── Исходный текст ──

Какие тайны хранят музейные архивы?

Анна КАРДАКОВА

23.11.2023

Какие тайны хранят музейные архивы?
Материал опубликован в №10 печатной версии газеты «Культура» от 26 октября 2023 года.

О приключениях архивов Ларионова и Гончаровой, Ивана Морозова и Александра Бенуа — в материале «Культуры».

Музеи обычно ассоциируются с картинами, графикой, скульптурой — всем, что хранится в их коллекции. При этом одна из важнейших музейных функций — исследовательская, и зрители часто не подозревают, что у многих музеев есть обширные архивы с документами, фотографиями, письмами знаменитых художников, коллекционеров. За многими этими материалами скрываются драматичные истории. «Культура» рассказывает об архивах некоторых российских музеев.

───
── Извлечённый материал ──

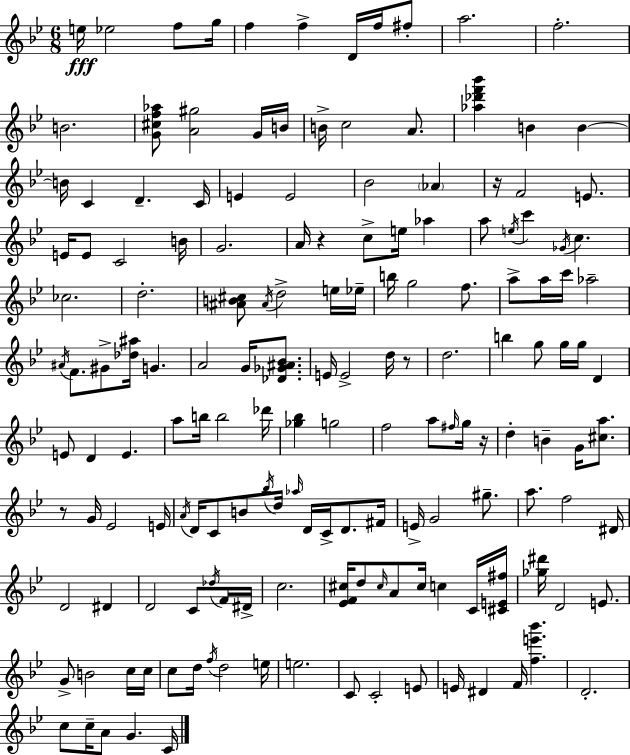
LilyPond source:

{
  \clef treble
  \numericTimeSignature
  \time 6/8
  \key g \minor
  e''16\fff ees''2 f''8 g''16 | f''4 f''4-> d'16 f''16 fis''8-. | a''2. | f''2.-. | \break b'2. | <g' cis'' f'' aes''>8 <a' gis''>2 g'16 b'16 | b'16-> c''2 a'8. | <aes'' des''' f''' bes'''>4 b'4 b'4~~ | \break b'16 c'4 d'4.-- c'16 | e'4 e'2 | bes'2 \parenthesize aes'4 | r16 f'2 e'8. | \break e'16 e'8 c'2 b'16 | g'2. | a'16 r4 c''8-> e''16 aes''4 | a''8 \acciaccatura { e''16 } c'''4 \acciaccatura { ges'16 } c''4. | \break ces''2. | d''2.-. | <ais' b' cis''>8 \acciaccatura { ais'16 } d''2-> | e''16 ees''16-- b''16 g''2 | \break f''8. a''8-> a''16 c'''16 aes''2-- | \acciaccatura { ais'16 } f'8. gis'8-> <des'' ais''>16 g'4. | a'2 | g'16 <des' ges' ais' bes'>8. e'16 e'2-> | \break d''16 r8 d''2. | b''4 g''8 g''16 g''16 | d'4 e'8 d'4 e'4. | a''8 b''16 b''2 | \break des'''16 <ges'' bes''>4 g''2 | f''2 | a''8 \grace { fis''16 } g''16 r16 d''4-. b'4-- | g'16 <cis'' a''>8. r8 g'16 ees'2 | \break e'16 \acciaccatura { a'16 } d'16 c'8 b'8 \acciaccatura { bes''16 } | d''16 \grace { aes''16 } d'16 c'16-> d'8. fis'16 e'16-> g'2 | gis''8.-- a''8. f''2 | dis'16 d'2 | \break dis'4 d'2 | c'8 \acciaccatura { des''16 } f'16 dis'16-> c''2. | <ees' f' cis''>16 d''8 | \grace { cis''16 } a'8 cis''16 c''4 c'16 <cis' e' fis''>16 <ges'' dis'''>16 d'2 | \break e'8. g'8-> | b'2 c''16 c''16 c''8 | d''16 \acciaccatura { f''16 } d''2 e''16 e''2. | c'8 | \break c'2-. e'8 e'16 | dis'4 f'16 <f'' e''' bes'''>4. d'2.-. | c''8 | c''16-- a'8 g'4. c'16 \bar "|."
}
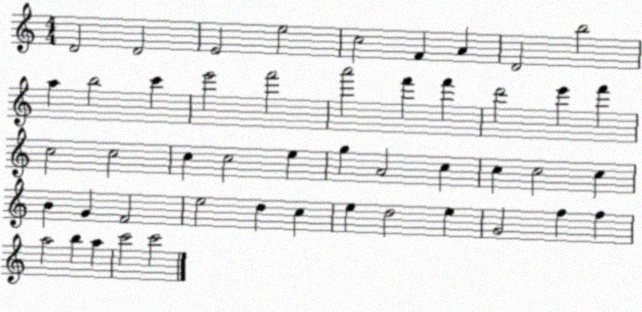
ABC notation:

X:1
T:Untitled
M:4/4
L:1/4
K:C
D2 D2 E2 e2 c2 F A D2 b2 a b2 c' e'2 f'2 a'2 f' f' d'2 e' f' c2 c2 c c2 e g A2 c c c2 c B G F2 e2 d c e d2 e G2 f f a2 b a c'2 c'2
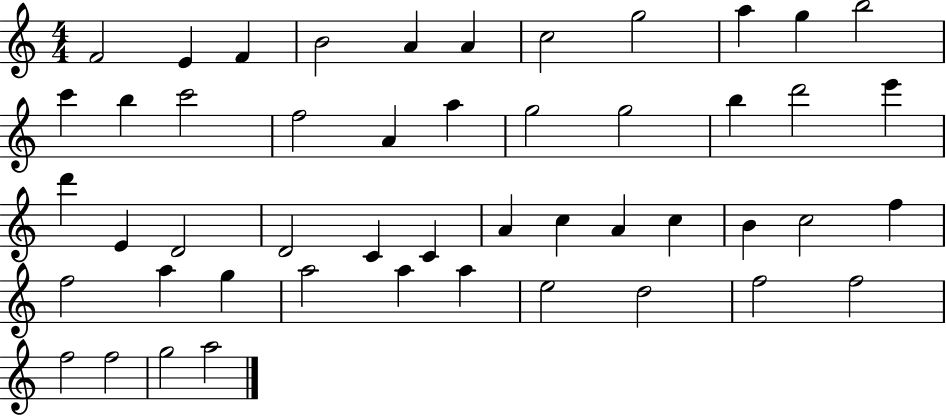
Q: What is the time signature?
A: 4/4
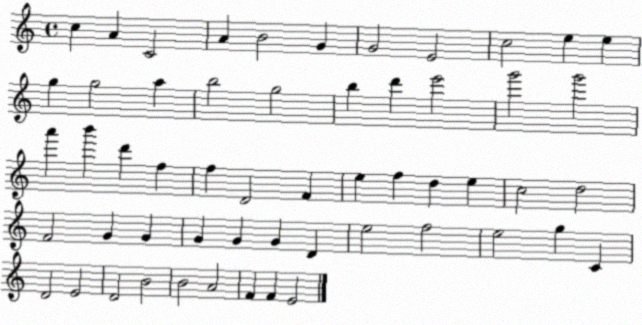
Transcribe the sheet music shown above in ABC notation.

X:1
T:Untitled
M:4/4
L:1/4
K:C
c A C2 A B2 G G2 E2 c2 e e g g2 a b2 g2 b d' e'2 g'2 g'2 a' b' d' f f D2 F e f d e c2 d2 F2 G G G G G D e2 f2 e2 g C D2 E2 D2 B2 B2 A2 F F E2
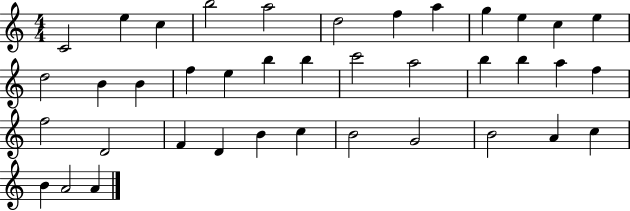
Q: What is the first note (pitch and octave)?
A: C4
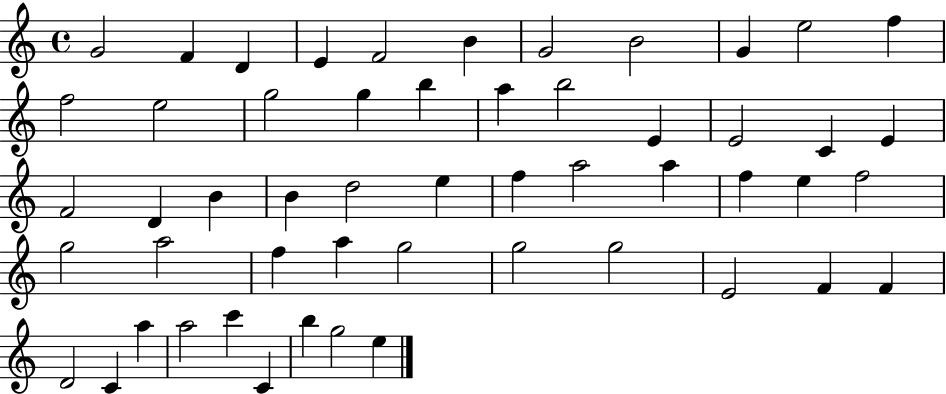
G4/h F4/q D4/q E4/q F4/h B4/q G4/h B4/h G4/q E5/h F5/q F5/h E5/h G5/h G5/q B5/q A5/q B5/h E4/q E4/h C4/q E4/q F4/h D4/q B4/q B4/q D5/h E5/q F5/q A5/h A5/q F5/q E5/q F5/h G5/h A5/h F5/q A5/q G5/h G5/h G5/h E4/h F4/q F4/q D4/h C4/q A5/q A5/h C6/q C4/q B5/q G5/h E5/q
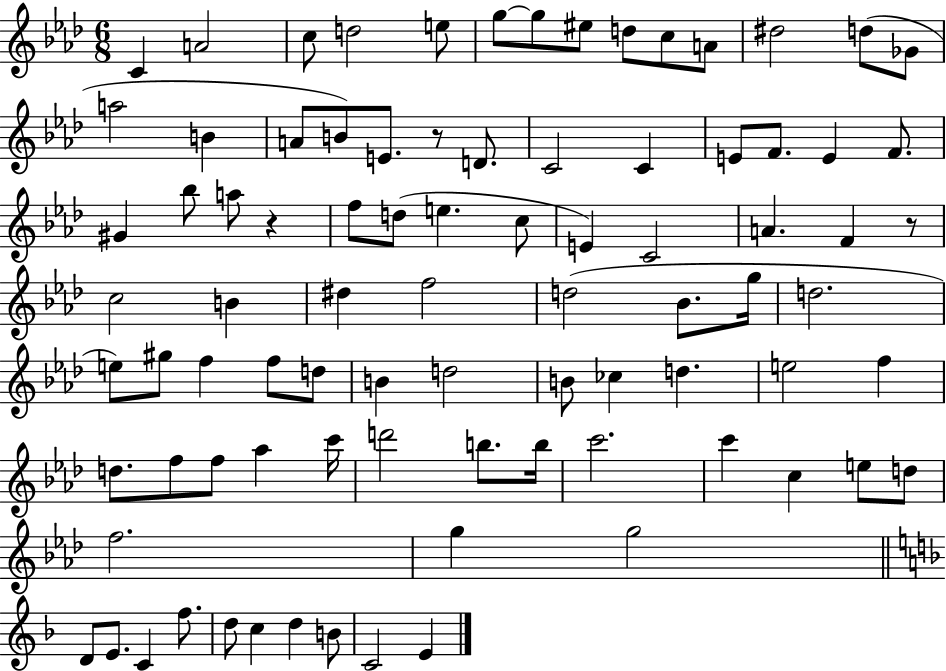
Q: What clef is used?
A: treble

───

Перепишите отрывок статьи о музейных архивах от слов «Анна КАРДАКОВА» до слов «некоторых российских музеев.» включительно, подставив «керамикой» вместо «скульптурой».

Анна КАРДАКОВА

23.11.2023

Какие тайны хранят музейные архивы?
Материал опубликован в №10 печатной версии газеты «Культура» от 26 октября 2023 года.

О приключениях архивов Ларионова и Гончаровой, Ивана Морозова и Александра Бенуа — в материале «Культуры».

Музеи обычно ассоциируются с картинами, графикой, керамикой — всем, что хранится в их коллекции. При этом одна из важнейших музейных функций — исследовательская, и зрители часто не подозревают, что у многих музеев есть обширные архивы с документами, фотографиями, письмами знаменитых художников, коллекционеров. За многими этими материалами скрываются драматичные истории. «Культура» рассказывает об архивах некоторых российских музеев.